Posted on: April 17th, 2012 by Tom Pattillo No Comments

Ras Al Khaimah is “deservedly” enjoying, and will continue to enjoy, its reputation as a tremendous Tourist, Business Convention, and Education destination.

Ras Al Khaimah was my home for almost five years. In that time I witnessed incredible growth in both the infrastructure and confidence of the city. I watched the Cornish develop from a very small walkway (where I walked at 33C at 6:30 AM in 2007), to a fantastic, busy, multi-use venue in 2011. I was honored to teach at the Cove Rotana and saw first hand the quality and commitment of hospitality sector. My work at Injaz, RAK Tourism, the HCT, RAK Airport, Al Nahda Women’s Association, SAQR and “SAIF” hospitals and many other places, allowed me to experience the vitality of RAK citizens. It was difficult to leave.

Some further comments: While in RAK I live in three different locations, I witnessed quite amazing improvements in streets, sidewalks, lighting, and general environment (flowers, walkways).

I had the honor to tutor two of Sheikh Omar’s sons and feel strongly that the RAK leaders are dedicated, enthusiastic, and realistic as they strive to develop RAK’s potential. I do, however, encourage them to continue to be skeptical of those who would take advantage of their goodness and trust.

My work with the Ras Al Khaimah International Airport gave me insight into RAK’s potential as a flight destination. There have certainly been “growing” pains with both the airport and airline . . . but to give credit where credit is due, they don’t give up

 It is hard to explain to my friends in Canada (I returned a year ago) the speed of change in the UAE and RAK in particular. I took thousands of pictures, posted some on Google, and shared them with my family and friends in Canada. I have to explain to them now, however, that what they see in my pictures will not accurately reflect the RAK of 2012.
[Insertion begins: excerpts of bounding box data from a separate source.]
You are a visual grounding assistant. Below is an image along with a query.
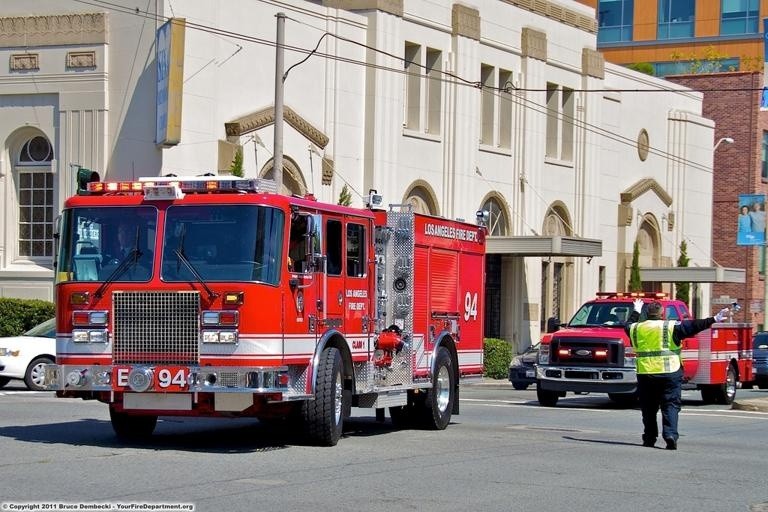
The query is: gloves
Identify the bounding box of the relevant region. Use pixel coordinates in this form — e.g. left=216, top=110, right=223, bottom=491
left=714, top=308, right=729, bottom=322
left=633, top=299, right=644, bottom=313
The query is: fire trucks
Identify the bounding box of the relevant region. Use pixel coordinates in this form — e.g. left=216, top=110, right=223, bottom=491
left=535, top=291, right=758, bottom=408
left=53, top=165, right=487, bottom=448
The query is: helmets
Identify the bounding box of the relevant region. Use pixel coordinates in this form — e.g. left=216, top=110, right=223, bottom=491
left=648, top=301, right=664, bottom=316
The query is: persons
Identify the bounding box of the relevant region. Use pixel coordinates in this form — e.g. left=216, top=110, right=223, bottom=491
left=738, top=202, right=766, bottom=232
left=112, top=223, right=145, bottom=267
left=624, top=297, right=729, bottom=450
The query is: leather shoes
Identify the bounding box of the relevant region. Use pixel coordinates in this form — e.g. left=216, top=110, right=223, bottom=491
left=643, top=436, right=677, bottom=450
On a personal note (to underscore the “community” of RAK), I was fortunate to meet, work with, teach, and (quite wonderfully) become “a brother and uncle” to a number of Muslim ex-pat families. A Jordanian family living in Ras Al Khaimah brought me into their home (if the appropriate sense of that phrase with a Muslim family) and I helped their daughters with their English.
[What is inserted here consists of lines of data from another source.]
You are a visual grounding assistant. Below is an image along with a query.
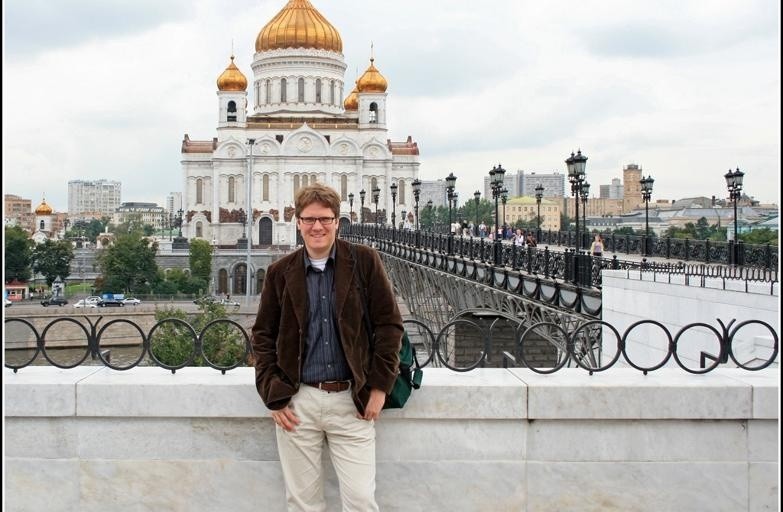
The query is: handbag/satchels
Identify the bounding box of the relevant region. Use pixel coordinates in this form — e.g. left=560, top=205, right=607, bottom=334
left=369, top=330, right=423, bottom=408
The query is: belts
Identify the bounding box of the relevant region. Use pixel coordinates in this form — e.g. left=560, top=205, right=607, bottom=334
left=309, top=381, right=352, bottom=391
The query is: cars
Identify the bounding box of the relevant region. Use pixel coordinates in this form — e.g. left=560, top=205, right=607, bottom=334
left=39, top=295, right=67, bottom=308
left=71, top=295, right=141, bottom=308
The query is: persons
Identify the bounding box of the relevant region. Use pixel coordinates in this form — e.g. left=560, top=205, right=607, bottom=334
left=451, top=219, right=537, bottom=247
left=252, top=183, right=402, bottom=512
left=590, top=234, right=604, bottom=256
left=29, top=290, right=33, bottom=301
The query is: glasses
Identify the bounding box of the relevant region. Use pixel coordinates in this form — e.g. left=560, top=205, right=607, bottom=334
left=299, top=216, right=336, bottom=224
One daughter conducted (free) five of my Communication workshops for both professional and youth groups. She is now in university in Jordan. She received a big bouquet of flowers after her first workshop, and my old MacBook Pro when she completed the five workshops. My friendship with her, her three sisters, parents, and brother I consider to be one of the cherished benefits of my RAK stay.

One of my sponsors is a Emirati national. She works for a bank. Her father and brother were instrumental in solving some of my challenges. Another ex-pat family from Palestine brought me into their family, worked with me on a business start-up, and introduced me to Iftar! 

I enjoyed getting to know many Indian ex-pats. I attended School student performances and graduations, and for a brief four days, was basketball coach for a group of tremendous high students. (I was 58 at the time and keeping up with them was “good” exercise!)

I also was more than fortunate in getting to know ex-pats from India, Bangladesh, Sri Lanka, Philippines, Malaysia, every GCC country and many from Africa, Europe and North American. 

Ras Al Khaimah is a good place to visit, to live, to raise and to educate children. It is not just a tourist destination. This makes RAK more than just a name on the map. I am proud to recommend RAK as a Holiday Destination from Canada (for the winter months!) although I think their might be value in having a week in Spain, before coming the UAE so as to decrease the effect of a 7 to 8 hour jet lag.

Overall, despite some challenges, I regard my time in RAK as one of the highlights of my life and I support, encourage, and will follow the city’s progress.